From the above description, it will be understood by those skilled in the art to which the present invention pertains that the present invention may be embodied in other specific forms without departing from the spirit or essential characteristics thereof. In this regard, it should be understood that the above-described embodiments are illustrative in all aspects and not restrictive. The scope of the present invention should be construed as being included in the scope of the present invention, rather than the above detailed description, as well as all changes or modifications derived from the meaning and scope of the appended claims and their equivalents.

Claims (5)

An antimicrobial composition comprising a mixture of octyl gallate and a 1,2-alkanediol as an active ingredient.
The antimicrobial composition according to claim 1, wherein the octyl gallate is contained in an amount of 0.01 to 50% (w / v) based on the total weight of the composition.
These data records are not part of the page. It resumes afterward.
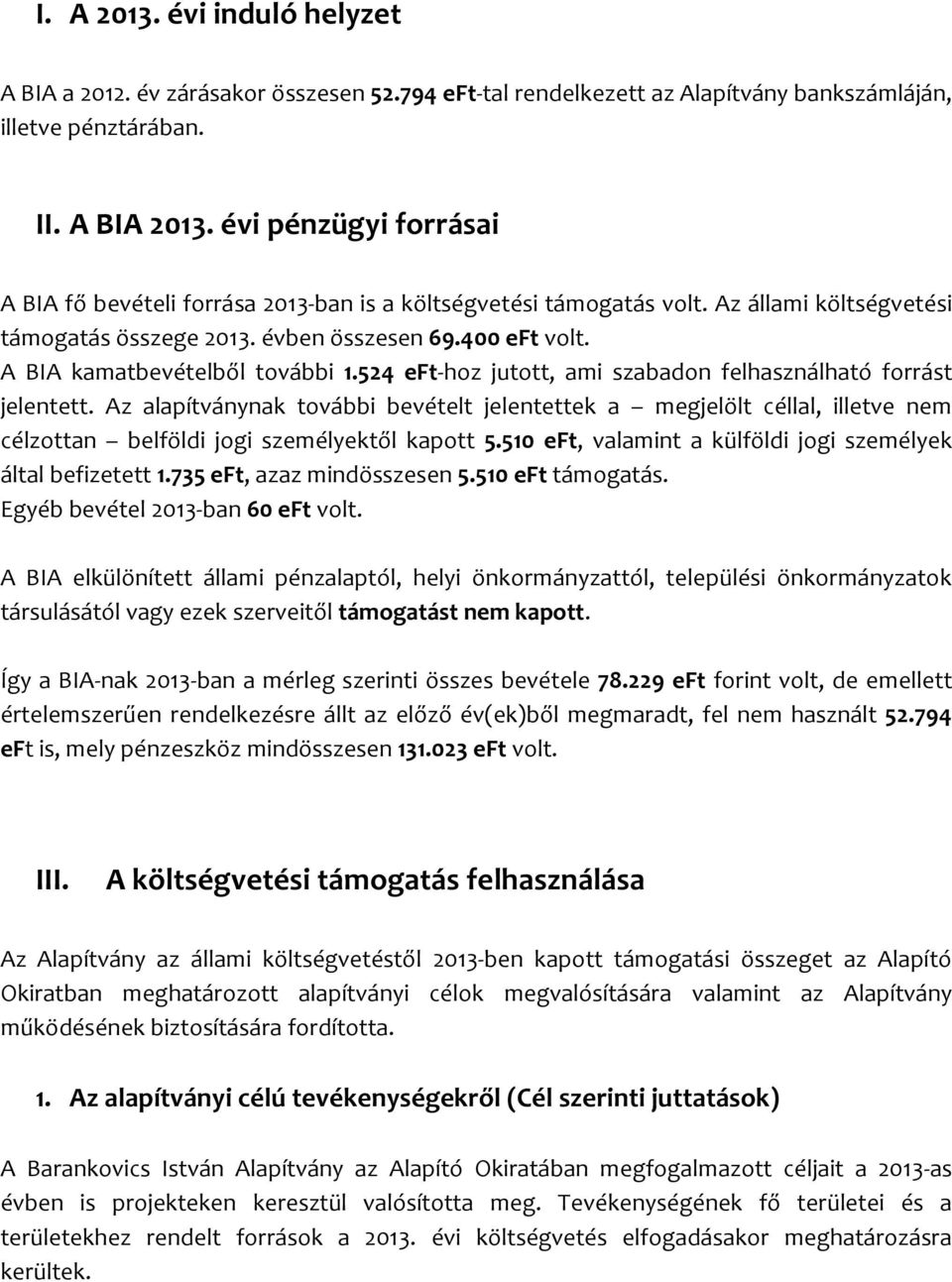 I. A 2013. évi induló helyzet

A BIA a 2012. év zárásakor összesen 52.794 eFt-tal rendelkezett az Alapítvány bankszámláján, illetve pénztárában.

II. A BIA 2013. évi pénzügyi forrásai

A BIA fő bevételi forrása 2013-ban is a költségvetési támogatás volt. Az állami költségvetési támogatás összege 2013. évben összesen 69.400 eFt volt. A BIA kamatbevételből további 1.524 eFt-hoz jutott, ami szabadon felhasználható forrást jelentett. Az alapítványnak további bevételt jelentettek a – megjelölt céllal, illetve nem célzottan – belföldi jogi személyektől kapott 5.510 eFt, valamint a külföldi jogi személyek által befizetett 1.735 eFt, azaz mindösszesen 5.510 eFt támogatás. Egyéb bevétel 2013-ban 60 eFt volt.

A BIA elkülönített állami pénzalaptól, helyi önkormányzattól, települési önkormányzatok társulásától vagy ezek szerveitől támogatást nem kapott.

Így a BIA-nak 2013-ban a mérleg szerinti összes bevétele 78.229 eFt forint volt, de emellett értelemszerűen rendelkezésre állt az előző év(ek)ből megmaradt, fel nem használt 52.794 eFt is, mely pénzeszköz mindösszesen 131.023 eFt volt.

III. A költségvetési támogatás felhasználása

Az Alapítvány az állami költségvetéstől 2013-ben kapott támogatási összeget az Alapító Okiratban meghatározott alapítványi célok megvalósítására valamint az Alapítvány működésének biztosítására fordította.

1. Az alapítványi célú tevékenységekről (Cél szerinti juttatások)

A Barankovics István Alapítvány az Alapító Okiratában megfogalmazott céljait a 2013-as évben is projekteken keresztül valósította meg. Tevékenységének fő területei és a területekhez rendelt források a 2013. évi költségvetés elfogadásakor meghatározásra kerültek.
The method of claim 1, wherein the 1,2-alkanediol is selected from the group consisting of 1,2-propanediol, 1,2-pentanediol, 1,2-hexanediol, - decane diol. &Lt; RTI ID = 0.0 &gt; 11. &lt; / RTI &gt;
The antimicrobial composition according to claim 1, wherein the preservative is further synergistically increased, wherein the preservative further comprises an additional preservative, wherein the additional preservative is selected from the group consisting of benzoic acid, its esters and salts, propionic acid and salts thereof, Salts thereof, 2,4-hexanoic acid (sorbic acid) and salts thereof, formaldehyde and paraformaldehyde, 2-hydroxybiphenyl ether and salts thereof, 2-zinc sulfide pyridine-N-oxide, (II) 5-amino-1,3-bis (2-hydroxy) benzoic acid, salts and esters thereof, dehydratcetic acid, formic acid , N-hexane and its salts, 1,6-bis (4-amidino-2-bromophenoxy) -n-hexane and its salts, sodium salt of ethyl mercury- (II) thiosalicylic acid, phenyl mercury and salts thereof, Amino-1,3-bis (2-ethylhexyl) -5-methyl-hexahydropyrimidine, 5-bromo-5-nitroso 1,3- 2-nitro-1,3-propanediol, 2,4-dichlorobenzyl alcohol, N- (4-chlorophenyl) -N '- (3,4-dichlorophenyl) Chloro-m-cresol, 2,4,4'-trichloro-2'-hydroxy-diphenyl ether, 4-chloro-3,5-dimethylphenol, 1,1'- (1-hydroxymethyl-2,4-deoxyimidazolidin-5-yl) urea) poly- (hexamethylene zigand) hydrochloric acid, 2-phenoxyethanol, hexamethylenetetramine, 1- -Chloroallyl) -3,5,7-triaza-1-azonia-adamantane-chloride, l- (4-chlorophenoxy) Dimethyl-2-butanone, 1,3-bis- (hydroxy-methyl) -5,5-dimethyl-2,4-imidazolidinedione, benzyl alcohol, Chloro-2-methylpyridine with 2,2'-methylene-bis (6-bromo-4-chloro-phenol), bromo-chlorophene, magnesium chloride and magnesium nitrate. -3 (2 H) -isothiazolinone and 2-methyl-3 (2 H) isothiazolinone , 2-benzyl-4-chlorophenol, 2-chloroacetamide, chlorohexidine, chlorohexidineacetate, chlorohexidine gluconate, chlorohexidine hydrochloride, 1-phenoxy- (C12-C22) trimethylammonium bromide and chloride, 4,4-dimethyl-1,3-oxazolidine, N-hydroxymethyl-N- (1,3- ) -2,5-dioxoimidazolidin-4-yl) -N'-hydroxy-methyl urea, 1,6-bis (4-amidinophenoxy) Aldehyde 5-ethyl-1-aza 3,7-dioxabicyclo (3.3.0) octane, 3- (4-croophenoxy) -1,2-propanediol, hyamine, C8-C18) -dimethyl-benzyl-ammonium chloride, alkyl- (C8-C18) -dimethyl- benzylammonium bromide, alkyl- Propyl-butylcarbamate, and sodium hydroxymethylaminoacetate. &Lt; RTI ID = 0.0 &gt; The stand will be selected at least one cosmetic composition.
The composition according to any one of claims 1 to 4, wherein the composition is used as a cosmetic composition, a pharmaceutical composition, a quasi-drug composition or an antiseptic composition.